Given a random sample $X_1, X_2,..., X_n$ from Bernoulli distribution. The log-likelihood function is:
$\mathcal{L}(\theta) = \sum_1^n x_i^*\log{\theta} + (n - \sum_1^n x_i^*)\log{(1-\theta)}$
Score function:
$\frac{\partial \mathcal{L}}{\partial \theta} = \frac{\sum_1^n x_i^*}{\theta} - \frac{n - \sum_1^n x_i^*}{1 - \theta} \; \forall \theta \in (0,1)$
By solving the score equation $\frac{\partial \mathcal{L}}{\partial x} = 0 $ we get $\theta = \bar{x}$ is a potential maximum likelihood estimate for $\theta$.

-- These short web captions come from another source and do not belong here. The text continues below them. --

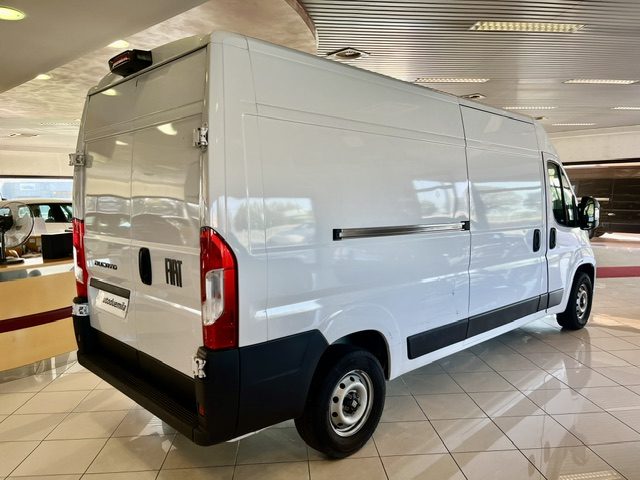 FIAT Ducato usata, con Alzacristalli elettrici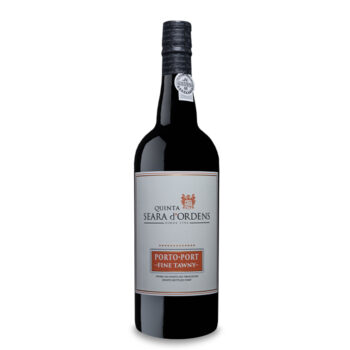 Quinta Seara D.Ordens Fine Tawny - Porto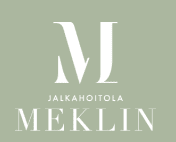 Jalkahoitola Meklin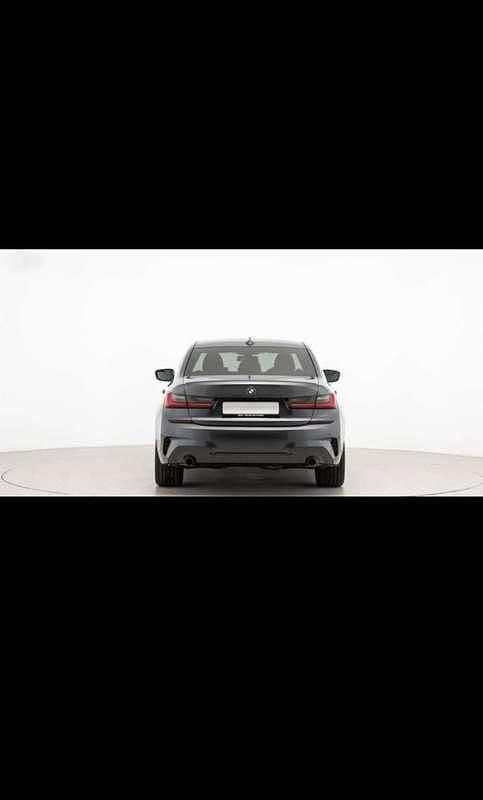 Gebraucht BMW 318 M Sport 150 PS (110 kW) 2020 Limousine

We need to verify that the second derivative is negative at $\theta = \bar{x}$.
$\frac{\partial^2 \mathcal{L}}{\partial^2 \theta} = -\frac{\sum_1^n x_i^*}{\theta^2} - \frac{n - \sum_1^n x_i^*}{(1 - \theta)^2} \; \forall \theta \in (0,1)$
$\frac{\partial^2 \mathcal{L}}{\partial^2 \theta}\rvert_{\theta = \bar{x}} = -\frac{\sum_1^n x_i^*}{\bar{x}^2} - \frac{n - \sum_1^n x_i^*}{(1 - \bar{x})^2}$
At this step, some people will conclude immediately that the second derivative evaluated at maximum likelihood estimate is negative, so $\bar{X}$ is maximum likelihood estimator for $\theta$.
However, do I have to say that the second derivative is negative under the condition that $\bar{x} \neq 0$ and $ 1 - \bar{x} \neq 0$? Or is this constraint implied from the beginning? I just want everything to be completely precise.
I know that if $\bar{x} = n$ or $\bar{x} = 0$, the likelihood function will behave differently as it will have a reflection point, but the maximum likelihood estimate for these situations is still $\bar{x}$. Of course, we cannot use the method shown above to derive the maximum likelihood estimate.
I disagree that they would not exist. The second derivative is only a tool to find the global maximum of the likelihood function. We have the likelihood function
$$L(\theta)=\sum x_i \log \theta+(1-\sum x_i)\log(1-\theta),\theta\in[0,1]$$
If all the observations are successes, we get the likelihood
$$L(\theta)= n\log \theta$$
Since the function is increasing in $\theta$, we get $\hat\theta=1$. Similarly if all the observations are failures, we get the likelihood
$$L(\theta)=\log(1-\theta)$$
this is now decreasing in $\theta$ so we want the minimum possible $\theta$, which in the interval $[0,1]$ is $\hat\theta=0$. The moral of the story is that the second derivative can be used for the intermediary values but not the end points.